Will Group Think Win?

What exactly is common sense? Well, my grandmother referred to it as good old-fashioned horse-sense. Have you ever heard of that expression? I prefer to think of common sense as practical wisdom.

I’m talking about usable intelligence, that flows to us instinctively from ordinary life experience and a basic understanding of timeless principles and human nature.

It’s not fancy, sophisticated or expensive. And it is free to all who use it. You incur a cost only when you neglect to put it into practice.

But common sense hasn’t been so common, at least over the last few months. To a greater degree than most of us would be comfortable acknowledging, we have swapped common sense for groupthink or “crowd-think” as I heard it described recently.

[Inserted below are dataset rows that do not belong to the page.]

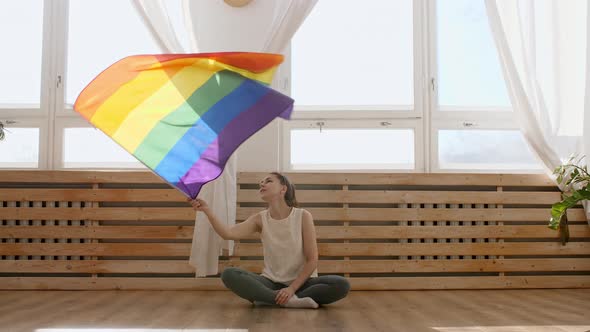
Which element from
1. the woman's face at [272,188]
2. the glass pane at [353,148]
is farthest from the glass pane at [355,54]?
the woman's face at [272,188]

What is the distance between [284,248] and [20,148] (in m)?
2.41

Unfortunately, we’re not currently facing a deficit of groupthink.

Groupthink is the tendency to conform to popular opinion. It most often reveals itself in rushed decisions, during crises, and when alternate perspectives and voices are not encouraged.  

Sometimes, group thinking is prevalent because consensus or a particular agenda is valued more than rational thinking or prudence.

More often than not, groupthink is the simple byproduct of intellectual laziness, impulsiveness, or a notion that everyone else knows the answers. And, sometimes it is just a reaction to fear and peer pressure.

 

Regardless, the collective power of groupthink tends to be counter-productive at best. In many instances, it can be tirelessly destructive—leading large groups of people to accept the herd mentality and go along with foolish ideas, even those that disregard truth or violate their cherished convictions.

Of course, at one time or another, we’ve all probably given into, or played along with, groupthink. The more immature we were, the more susceptible we were to be captivated by groupthink and popular opinion. 

Nevertheless, the more confident we are in the quality of our own thinking, the less likely we are to surrender our reasoning for the sake of a group.

If you are a responsible parent, you’ve likely attempted to empower your children to “think for themselves.” I don’t know about you, but if I heard that admonition once growing up, I heard it a thousand times.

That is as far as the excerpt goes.